The source code is below. The details aren't that important; some assembly language templates are allocated and then there's a linear pass through the virtual machine language, translating each instruction to an equivalent block of assembly code.
EDIT: after recompiling the D code using dmd -O -release -inline -m64
, D comes out the victor with a time of 2.20s on the input. However, the question still remains of why with almost identical code, D seems to perform slower than python.
EDIT 2: using the advice from below, I switched from using a simple list of strings, to using an appender!string()
, and improved the time by a noticeable amount.

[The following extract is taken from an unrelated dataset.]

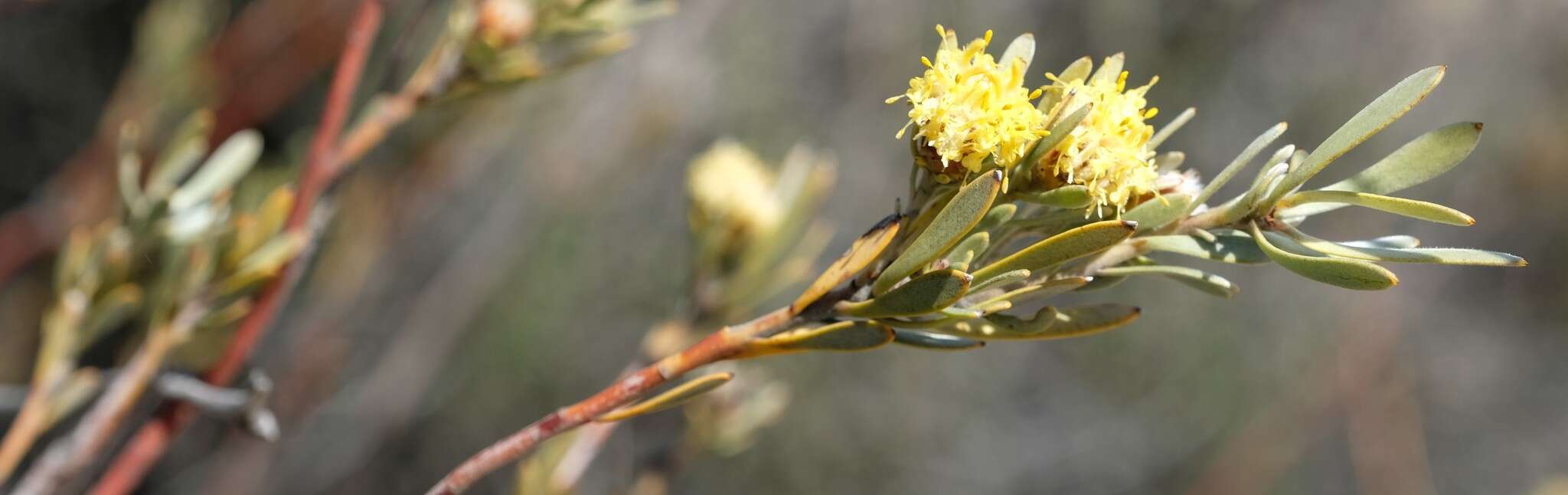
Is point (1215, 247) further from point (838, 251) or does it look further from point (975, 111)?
point (838, 251)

It's worth mentioning however, that if you have a bunch of strings in an appender
, do not write them to a file with a command like:
auto outputfile = File("foo.txt","w");
foreach(str; my_appender.data)
outputfile.write(str);
Rather instead, write something like:
auto outputfile = File("foo.txt","w");
outputfile.write(my_appender.data);
The second example will give you a small performance increase over using a simple string[]
. But using the first one gave me a huge performance hit, doubling the execution time.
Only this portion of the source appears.